VOS CONSIGNES — Filtrez les entrées ci-dessous en recopiant chaque ligne qui contient le mot « nearer ».

Entrées contenues dans un jeu de données —

============

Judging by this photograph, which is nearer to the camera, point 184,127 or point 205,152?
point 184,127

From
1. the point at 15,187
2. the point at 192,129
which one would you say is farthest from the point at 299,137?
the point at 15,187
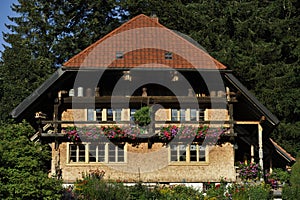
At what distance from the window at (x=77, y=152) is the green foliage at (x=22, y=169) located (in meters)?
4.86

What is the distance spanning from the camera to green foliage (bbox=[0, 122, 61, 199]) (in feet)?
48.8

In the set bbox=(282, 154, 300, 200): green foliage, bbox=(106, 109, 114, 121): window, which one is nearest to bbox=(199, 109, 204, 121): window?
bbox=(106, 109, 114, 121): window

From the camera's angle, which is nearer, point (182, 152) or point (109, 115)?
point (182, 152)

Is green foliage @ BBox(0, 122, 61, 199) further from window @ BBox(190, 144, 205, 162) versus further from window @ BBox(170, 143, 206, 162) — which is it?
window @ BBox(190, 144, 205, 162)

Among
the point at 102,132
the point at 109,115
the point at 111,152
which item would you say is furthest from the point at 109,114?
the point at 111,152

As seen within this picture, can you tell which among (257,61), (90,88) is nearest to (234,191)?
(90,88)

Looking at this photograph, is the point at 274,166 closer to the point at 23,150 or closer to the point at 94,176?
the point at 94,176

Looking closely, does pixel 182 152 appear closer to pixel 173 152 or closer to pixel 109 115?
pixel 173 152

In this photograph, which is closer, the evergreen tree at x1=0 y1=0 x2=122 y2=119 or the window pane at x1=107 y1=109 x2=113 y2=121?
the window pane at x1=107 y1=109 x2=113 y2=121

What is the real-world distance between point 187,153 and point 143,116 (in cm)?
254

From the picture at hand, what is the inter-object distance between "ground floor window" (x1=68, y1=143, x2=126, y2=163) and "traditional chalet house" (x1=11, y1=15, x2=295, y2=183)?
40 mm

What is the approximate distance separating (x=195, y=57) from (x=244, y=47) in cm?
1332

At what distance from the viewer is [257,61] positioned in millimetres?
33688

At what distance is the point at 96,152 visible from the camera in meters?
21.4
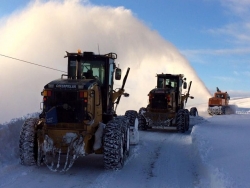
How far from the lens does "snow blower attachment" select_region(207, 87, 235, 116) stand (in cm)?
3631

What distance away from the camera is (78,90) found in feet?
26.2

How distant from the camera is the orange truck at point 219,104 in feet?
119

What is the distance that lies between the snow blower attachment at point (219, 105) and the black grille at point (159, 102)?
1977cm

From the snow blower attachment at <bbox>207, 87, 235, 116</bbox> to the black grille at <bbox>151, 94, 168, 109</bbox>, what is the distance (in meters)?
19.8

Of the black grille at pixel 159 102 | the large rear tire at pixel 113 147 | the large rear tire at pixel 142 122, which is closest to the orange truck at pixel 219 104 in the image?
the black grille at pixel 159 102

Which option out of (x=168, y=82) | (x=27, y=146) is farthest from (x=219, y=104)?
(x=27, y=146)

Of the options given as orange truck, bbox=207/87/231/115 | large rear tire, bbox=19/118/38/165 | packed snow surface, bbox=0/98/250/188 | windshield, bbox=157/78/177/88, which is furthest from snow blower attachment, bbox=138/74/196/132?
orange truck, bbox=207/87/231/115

============

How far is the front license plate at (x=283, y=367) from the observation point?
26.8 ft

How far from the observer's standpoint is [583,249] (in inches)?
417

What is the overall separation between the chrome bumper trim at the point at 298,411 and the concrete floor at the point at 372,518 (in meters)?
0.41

============

RÉSULTAT CI-DESSOUS —
Judging by this photograph, which is nearer to the camera, point 184,127 or point 205,152?
From the camera's angle, which is nearer, point (182, 152) or point (109, 115)?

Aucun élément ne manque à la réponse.